- Selected text -
Thanks for your note, Tim. More: On Sun, Apr 29, 2018 at 11:55:54PM -0400, Tim Hare wrote:
Hello, I just joined this list but I'm interested in this current thread. What is the goal of moving to these static HTML pages / directories? Is it to eliminate the processing time necessary to generate these files with the current back-end processing? Seems you will be (possibly) using more disk space - a trade-off which may be worth it, I'm not arguing against it - to save CPU time?
The main motivitation is to make it easier to simultaneously mirror (copy) the metadata of a book, along with all desired formats of that book (HTML, text, epub, etc.). Currently, eBook landing pages such as https://www.gutenberg.org/ebooks/5000 are generated on the fly (with lots of caching) from a database that holds metadata, mainly via a server-side Python app. Downloadable items come from files, including auto-generated content (epub, mobi, and some upconversion of text and HTML) and by-hand content (mostly the HTML and/or text submitted by producers). Instead, I want to have a directory that includes all the content for an eBook, and all the metadata. I'm working on some samples for this, which I hope to share for this group's input fairly soon. Additional goals: - HTML5 (suitable for mobile devices etc.) with CSS - no Javascript (we don't need it) or other "active" content - friendlier filenames Those static HTML pages will be generated from the metadata database the same as currently (i.e., to a "cache"-type directory). That way, they can be persistent until/unless there is a change, such as a fix to metadata, a fix to the master eBook formats, or an improvement in our conversion. We will not need much extra space, since we can use links where desired to avoid duplication of items (and ensure consistency... i.e., pg5000.epub.images can also be "The Notebooks of Leonardo da Vinci.epub"). Al already addressed the rest of your note, below. You may also be interested to review these pages at https://www.gutenberg.org: mirroring how-to offline catalogs and, it might be informative to peruse the "raw" directory structure via a mirrorr, such as http://aleph.gutenberg.org/
I need to understand more - What is currently stored for each book? Is it stored in all of the formats at http://aleph.gutenberg.org/cache/epub/56843/ or are those created at the time someone requests them? In https://www.gutenberg.org/files/56843/ what's the difference between the -0 zip and the -h zip?
Thanks, Greg

- Goal 1 -
In the Project Gutenberg thread, what is given as the main motivation for moving to static HTML pages?
- Goal 2 -
Please write out the Project Gutenberg thread from "Thanks for your" up to and including "save CPU time?", replacing "disk space" with "storage".

- Source data -
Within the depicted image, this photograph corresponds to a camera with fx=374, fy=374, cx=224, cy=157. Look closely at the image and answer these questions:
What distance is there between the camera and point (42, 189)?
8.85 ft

- Answer 1 -
To make it easier to mirror a book's metadata together with all desired formats of that book at the same time.

- Answer 2 -
Thanks for your note, Tim. More: On Sun, Apr 29, 2018 at 11:55:54PM -0400, Tim Hare wrote:
Hello, I just joined this list but I'm interested in this current thread. What is the goal of moving to these static HTML pages / directories? Is it to eliminate the processing time necessary to generate these files with the current back-end processing? Seems you will be (possibly) using more storage - a trade-off which may be worth it, I'm not arguing against it - to save CPU time?